Double_Vision / Getty Images

In een huis waar de hele structuur of een deel van de structuur iets boven de grond is opgeheven, maar niet boven een kelder, staat de kloof tussen de onderkant van de structuur en de grond bekend als kruipruimte . Dit type fundering komt veel voor in warme, vochtige klimaten waar het voordelig is om de structuur iets van de grond te tillen om vocht te voorkomen. Kruipruimtes worden soms ook gevonden in combinatie met kelderfunderingen waar een deel van het huis - zoals een veranda - gescheiden is van de hoofdstructuur en een onafhankelijke fundering heeft.

Om schade door vocht te voorkomen die balken, balken en vloeren zou kunnen rotten, hebben bouwcodes lang vereist dat kruipruimtes goed worden geventileerd, zodat een goede luchtstroom deze ruimtes droog kan houden.

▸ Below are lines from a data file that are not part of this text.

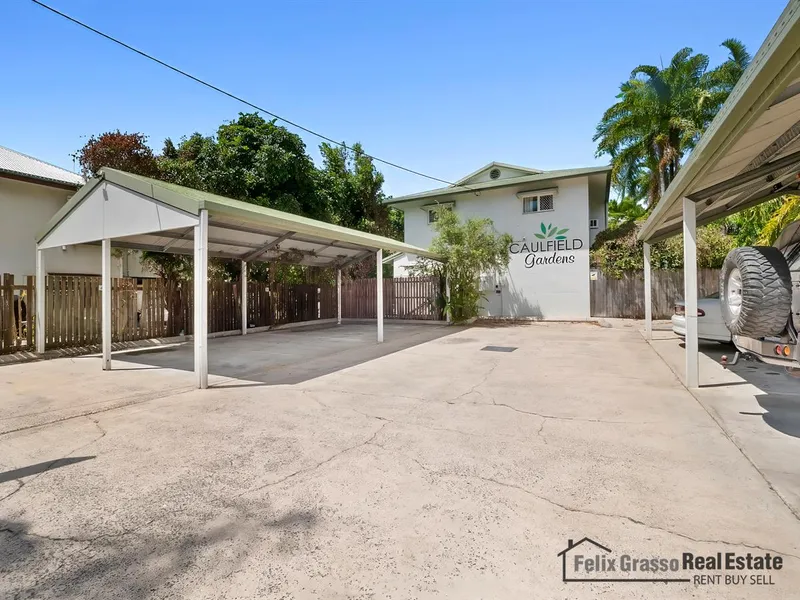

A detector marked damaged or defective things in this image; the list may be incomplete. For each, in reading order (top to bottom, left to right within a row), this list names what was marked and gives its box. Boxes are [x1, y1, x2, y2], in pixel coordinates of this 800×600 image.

cracked concrete surface [1, 324, 800, 600]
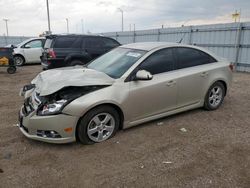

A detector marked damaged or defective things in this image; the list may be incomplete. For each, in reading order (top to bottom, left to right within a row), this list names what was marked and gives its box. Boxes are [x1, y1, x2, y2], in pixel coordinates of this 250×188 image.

dented hood [30, 66, 115, 95]
cracked headlight [37, 99, 67, 115]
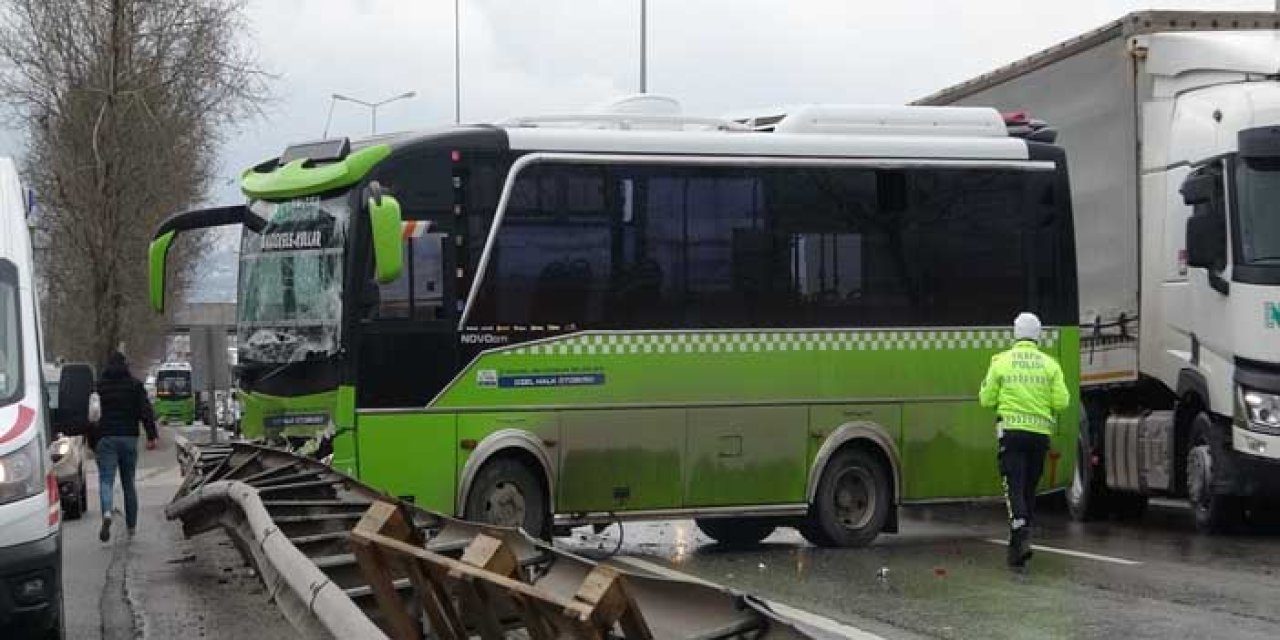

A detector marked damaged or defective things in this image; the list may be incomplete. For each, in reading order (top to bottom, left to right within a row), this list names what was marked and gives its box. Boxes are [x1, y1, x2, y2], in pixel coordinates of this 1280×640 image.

shattered windshield [238, 194, 350, 363]
damaged guardrail [165, 440, 819, 640]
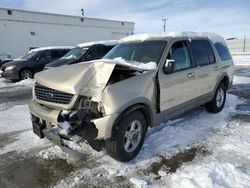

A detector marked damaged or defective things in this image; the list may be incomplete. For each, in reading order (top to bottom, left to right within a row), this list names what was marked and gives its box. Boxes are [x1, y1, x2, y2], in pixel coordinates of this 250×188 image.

crumpled hood [34, 59, 116, 96]
damaged ford explorer [28, 32, 234, 162]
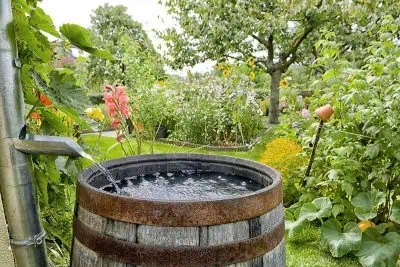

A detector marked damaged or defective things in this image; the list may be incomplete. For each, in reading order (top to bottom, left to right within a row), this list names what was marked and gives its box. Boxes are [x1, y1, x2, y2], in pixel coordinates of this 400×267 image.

rusty metal band [75, 181, 282, 227]
rusty metal band [72, 218, 284, 267]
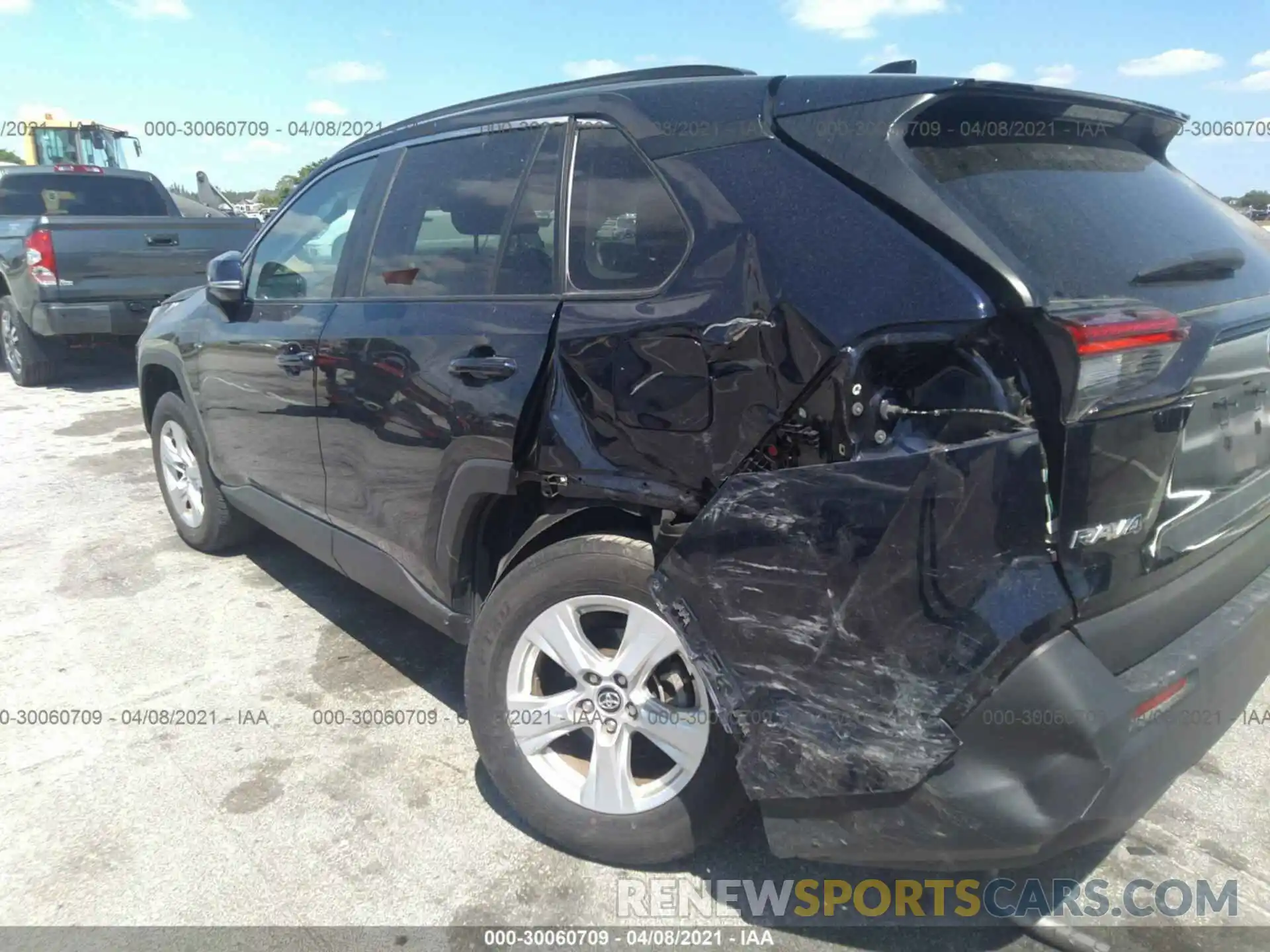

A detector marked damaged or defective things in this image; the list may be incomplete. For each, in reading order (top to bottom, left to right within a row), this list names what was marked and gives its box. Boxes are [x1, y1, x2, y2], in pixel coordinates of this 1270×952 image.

damaged black suv [136, 65, 1270, 873]
shattered body panel [650, 434, 1077, 807]
damaged taillight [1046, 298, 1183, 416]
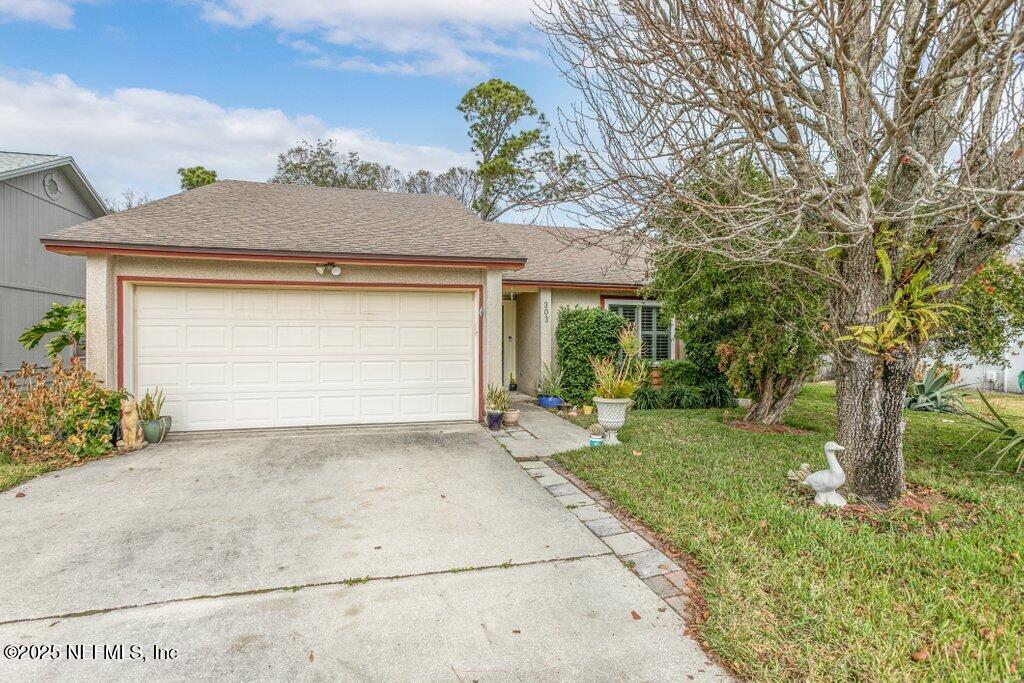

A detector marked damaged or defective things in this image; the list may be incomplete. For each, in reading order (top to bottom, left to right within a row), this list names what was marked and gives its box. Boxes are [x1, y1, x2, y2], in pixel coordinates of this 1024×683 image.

crack in driveway [0, 552, 606, 626]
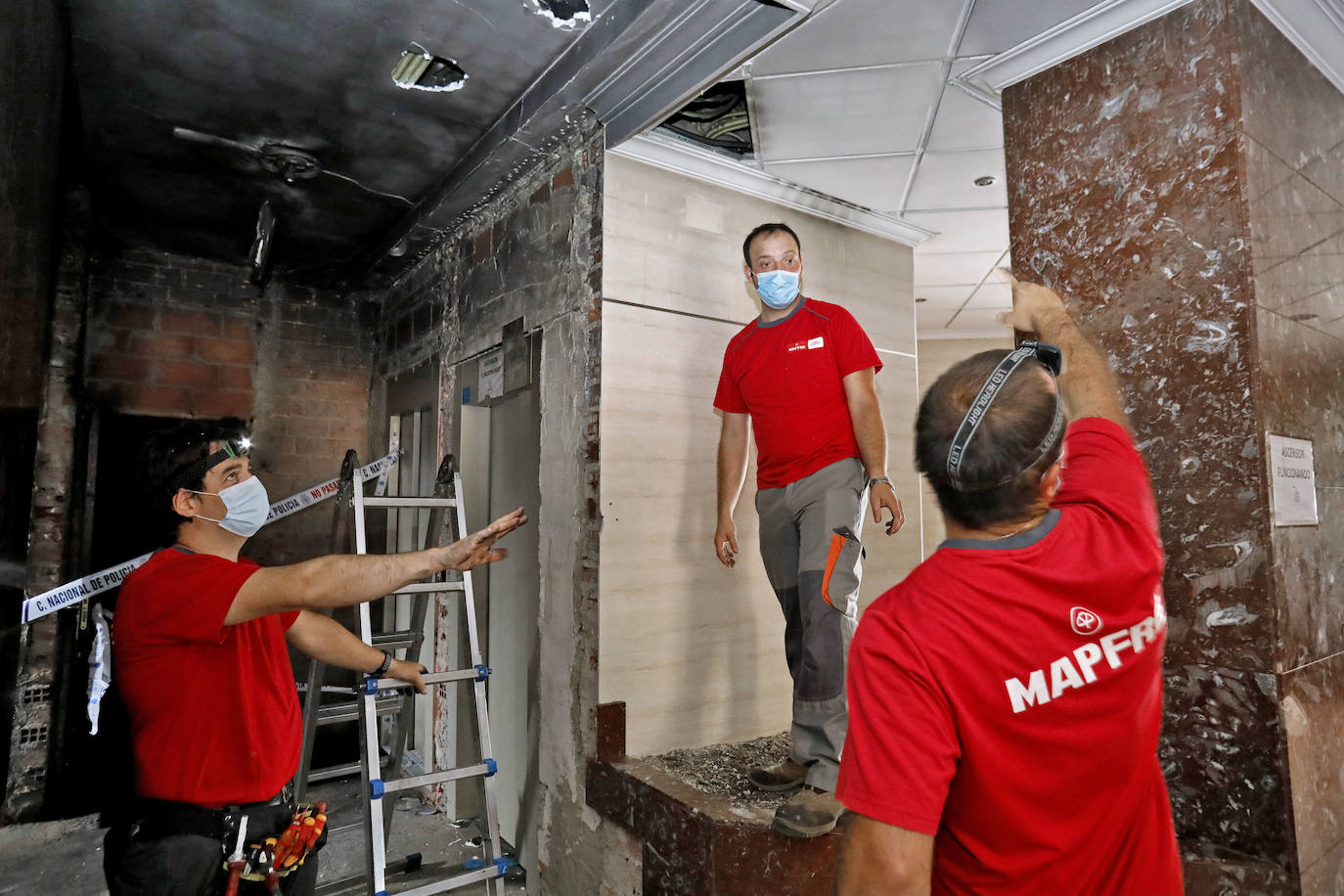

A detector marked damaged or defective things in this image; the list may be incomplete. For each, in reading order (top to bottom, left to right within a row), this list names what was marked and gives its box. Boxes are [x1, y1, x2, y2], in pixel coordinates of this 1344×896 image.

fire-damaged ceiling [68, 0, 814, 284]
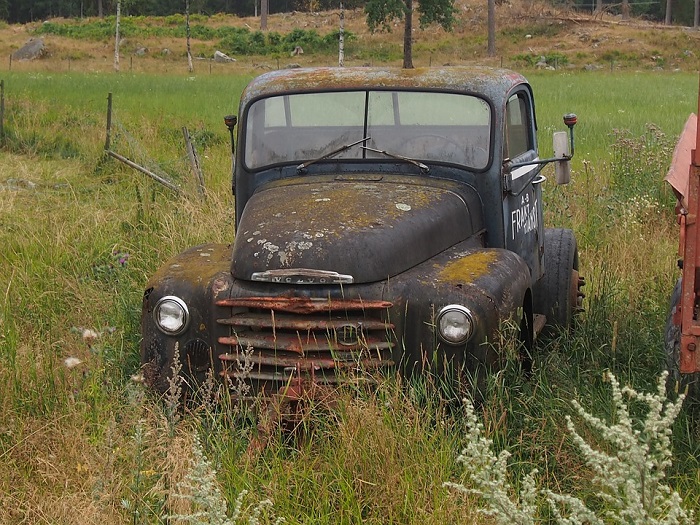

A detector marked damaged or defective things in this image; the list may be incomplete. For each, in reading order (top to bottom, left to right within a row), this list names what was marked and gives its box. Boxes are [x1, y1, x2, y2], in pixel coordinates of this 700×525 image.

rusty abandoned truck [139, 66, 584, 402]
rust patch [438, 250, 498, 282]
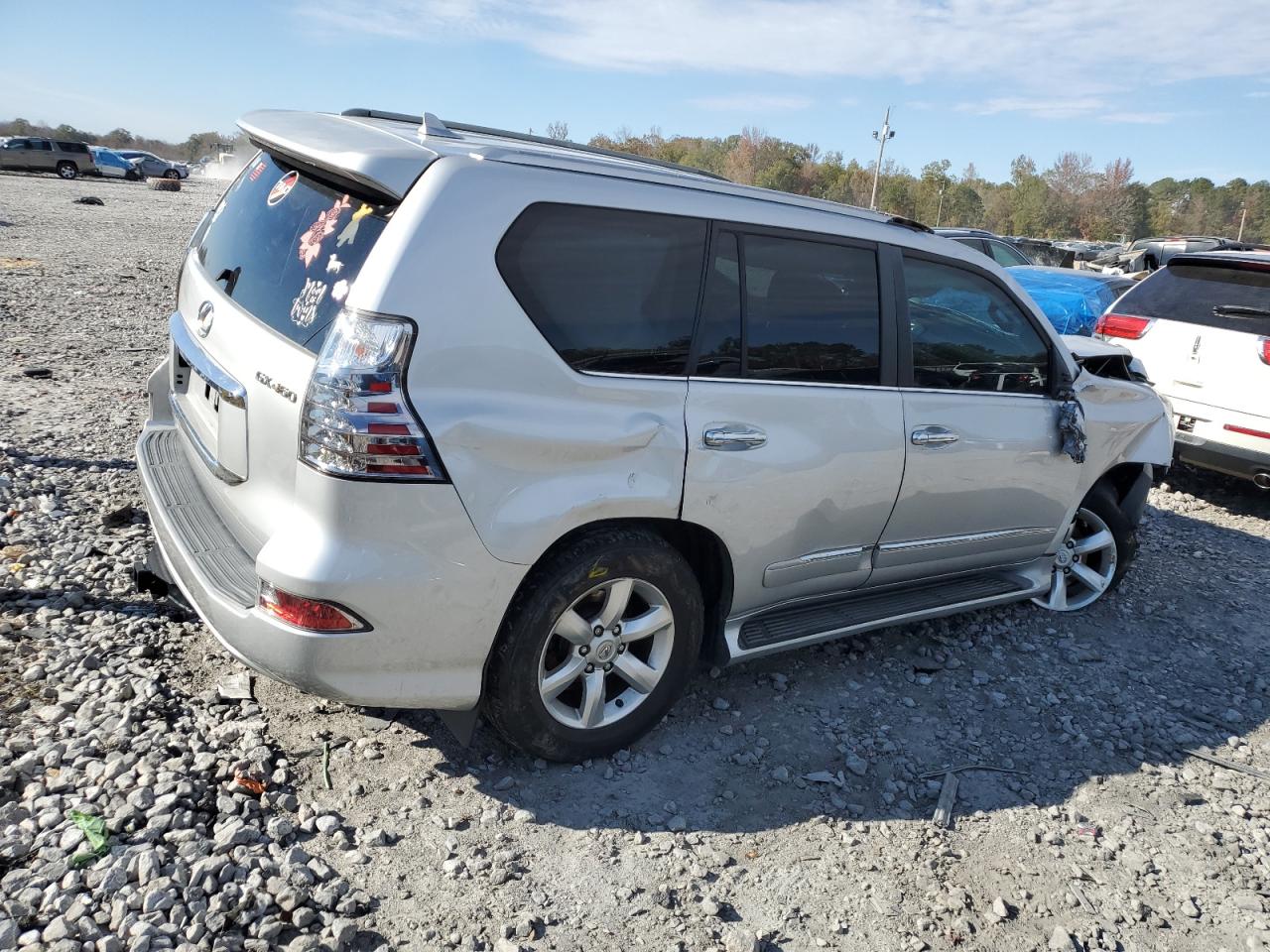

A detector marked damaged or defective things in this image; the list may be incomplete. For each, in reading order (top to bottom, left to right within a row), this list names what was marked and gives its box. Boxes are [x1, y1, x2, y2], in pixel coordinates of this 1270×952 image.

damaged white suv [137, 108, 1175, 758]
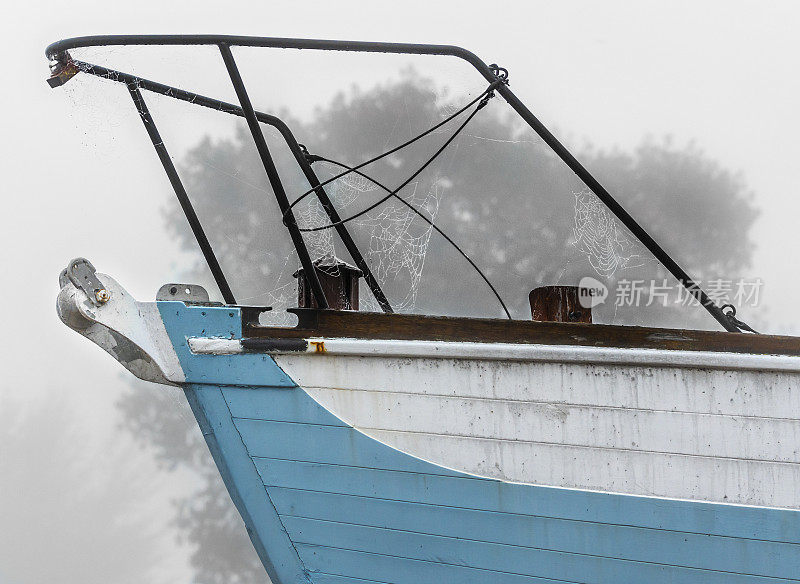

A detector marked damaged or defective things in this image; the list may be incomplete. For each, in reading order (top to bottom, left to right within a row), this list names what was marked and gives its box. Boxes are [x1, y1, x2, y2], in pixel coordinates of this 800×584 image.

chipped white paint [56, 274, 184, 386]
chipped white paint [270, 338, 800, 506]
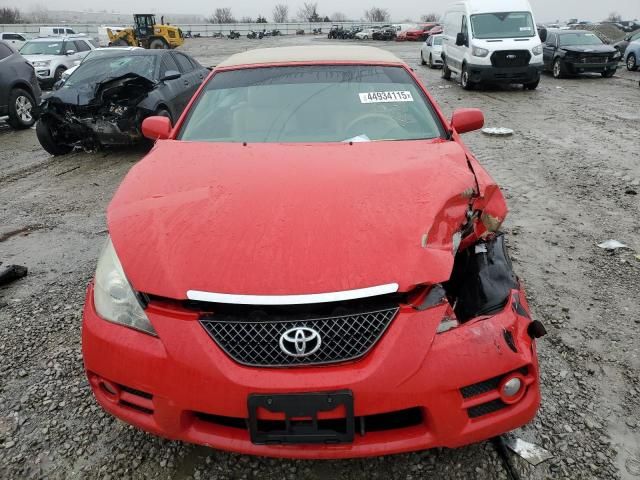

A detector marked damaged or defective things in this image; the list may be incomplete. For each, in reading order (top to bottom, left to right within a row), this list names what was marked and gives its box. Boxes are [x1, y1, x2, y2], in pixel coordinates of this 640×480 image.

wrecked vehicle [35, 49, 208, 155]
wrecked vehicle [81, 47, 544, 460]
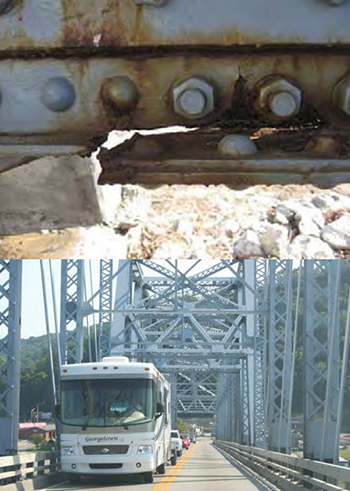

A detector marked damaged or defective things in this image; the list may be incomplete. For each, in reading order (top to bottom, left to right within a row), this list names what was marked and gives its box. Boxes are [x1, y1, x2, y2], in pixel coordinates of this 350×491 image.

corroded bolt [41, 77, 76, 112]
corroded bolt [100, 76, 139, 115]
corroded bolt [174, 79, 215, 121]
corroded bolt [256, 76, 302, 120]
corroded bolt [332, 76, 350, 116]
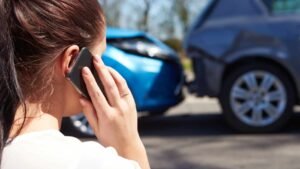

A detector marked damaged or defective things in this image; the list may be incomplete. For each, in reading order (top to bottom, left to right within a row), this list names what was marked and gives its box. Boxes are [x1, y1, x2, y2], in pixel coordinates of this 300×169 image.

crashed blue car [63, 27, 185, 136]
crashed blue car [184, 0, 300, 133]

Deze luchtstroom wordt normaal gesproken verzorgd door een reeks rechthoekige, afgeschermde ventilatieopeningen die in de betonnen blokfundaties rondom de kruipruimte zijn geplaatst.

International Residential Code (IRC) Vereisten

Vrijwel alle codevereisten voor alle aspecten van woningbouw worden opgesomd in de International Residential Code (IRC). Tenzij lokale en nationale regels deze overschrijven, vormen de regels in het IRC de basis voor alle codevereisten voor woningbouw.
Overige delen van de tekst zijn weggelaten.